Os trabalhadores entreolharam-se por um instante, incrédulos do que estava acontecendo. Todos imaginavam que a reunião significaria que Manuel Vargas, juntamente com o prefeito, aceitaria as reivindicações dos trabalhadores e negociaria com eles o retorno ao trabalho. Estavam enganados. Varre Tudo decidiu manifestar seu descontentamento com o encontro:
– Senhor prefeito e senhor presidente, os senhores nos convocaram para vir até aqui apenas para anunciar que não atenderão nossas exigências? – indagou o varredor. – Digo isso porque, se é assim, estamos apenas perdendo tempo nesta sala. Não vamos desistir de nossos objetivos. A greve vai continuar se não chegarmos a um acordo digno.
– Pois eu já lhe ofereci um acordo digno, caro varredor. – disse Manuel Vargas, ironicamente. – O senhor é que não valorizou a oportunidade. Já disse que algumas das exigências são absurdas. Portanto, atenderemos somente as que forem viáveis para a empresa e para a cidade.
– E quanto ao aumento de 15% nos salários? – perguntou Abelhão.
– Essa é uma das exigências impossíveis. O máximo que poderíamos negociar seria um aumento de 5% nos salários. – respondeu o presidente.

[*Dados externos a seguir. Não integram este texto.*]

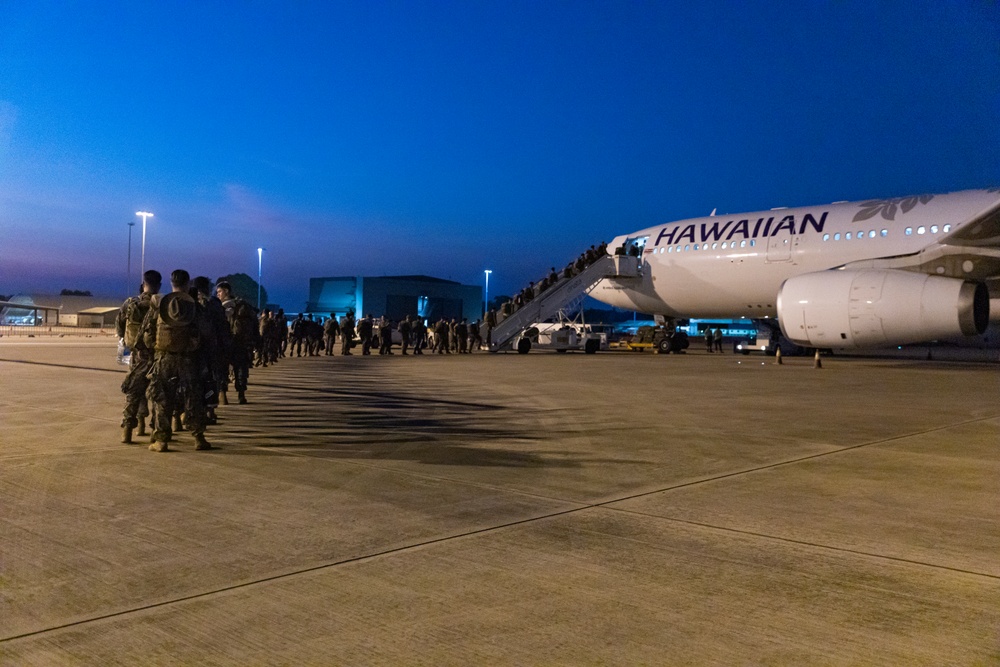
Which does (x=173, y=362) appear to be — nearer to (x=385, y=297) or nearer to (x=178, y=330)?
(x=178, y=330)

– Sinceramente, pessoal! O presidente e o prefeito estão fazendo piada com a nossa cara. Vamos embora! Não temos mais nada para discutir aqui! Temos uma greve para dar continuidade! – disse Abelhão, enquanto levantava-se da cadeira.
Todos começaram a se exaltar. Os trabalhadores, indignados, conversavam entre si, enquanto Varre Tudo tentava conversar com Seu Mostarda e o presidente. A reunião, que havia sido iniciada de maneira civilizada, agora estava fora de controle. Assim que ficaram sabendo do resultado negativo do encontro, os funcionários que se concentravam em frente à sede da COVAT dirigiram-se para o prédio da Prefeitura. No caminho, começavam a bolar um protesto surpresa para o dia seguinte, algo que realmente fosse capaz de abrir os olhos de todas as autoridades, e também da população, para as conseqüências da greve dos varredores e coletores da cidade.